母の難病のため仕事を辞めて介護をする中、自分の夢を思い描いていた20代を経てエッセイストとしてデビューした犬山紙子さん。自虐的な視点が人気となりながら、その表現に違和感を覚えた犬山さんは、本や友人を通じて新しい自分に出会う。また、パートナーに怒りをぶつけてしまうことへの反省から、自分に向き合い、ありたい自分になるために努力を重ねてきた。常に客観的に自分を見つめながらも、自分の弱さをなかなか外に出せなかった犬山さんの20年。

ワクワクしています。
今の私より10年後の
私のほうが
絶対おもしろいから。

鏡を見てハッとした。

―― 普段、着物を着る機会はありますか?

残念ながら、ほとんどないんです。20歳の頃、着物の制服が羨ましくてしゃぶしゃぶ屋さんでアルバイトをしたことがあります。

―― 着物は少し遠い世界でしたか?

スナックのママをしている友人が着物をすごくきれいに着ているのを見て、美しいなあとずっと思っていました。ドレスアップする機会でも、着物だとぐっとかっこいい。そんな憧れはありつつも着物の「いろは」が分からず、何を買い揃えればいいのかも分からない。ただただ、憧れ、、、という感じでしたね。

―― 入り口のハードルの高さはちょっとありますよね。今日は着物を着てみていかがですか?

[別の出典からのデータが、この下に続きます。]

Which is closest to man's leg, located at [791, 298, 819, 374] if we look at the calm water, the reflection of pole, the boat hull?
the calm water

気が引き締まる感じがありますよね。40歳になったからなのか、いい貫禄が出たなあと思って。芯がちゃんと強そうだし、かといって柔らかくもある。ゆくゆくこういう貫禄が欲しいと思っていたので、着物を着ることで理想に近づけた感じがあって、自分で鏡を見てハッとしました。正直、40歳といっても気持ちは20代の頃とそんなに変わらなかったりするんですが、「私、大人だな」と思ってキューッと気が引き締まりました。

―― 20年前、成人式には出席されたんですか?

お姉ちゃんのお下がりの赤い振袖を着て、参加しました。高校の時の友だちに会いたい!と思って行った記憶がありますね。

―― 成人式にはどんな思い出がありますか?

そのころは地元の仙台に住んでいたんですが、振袖を着て友だちとプリクラを撮りましたね。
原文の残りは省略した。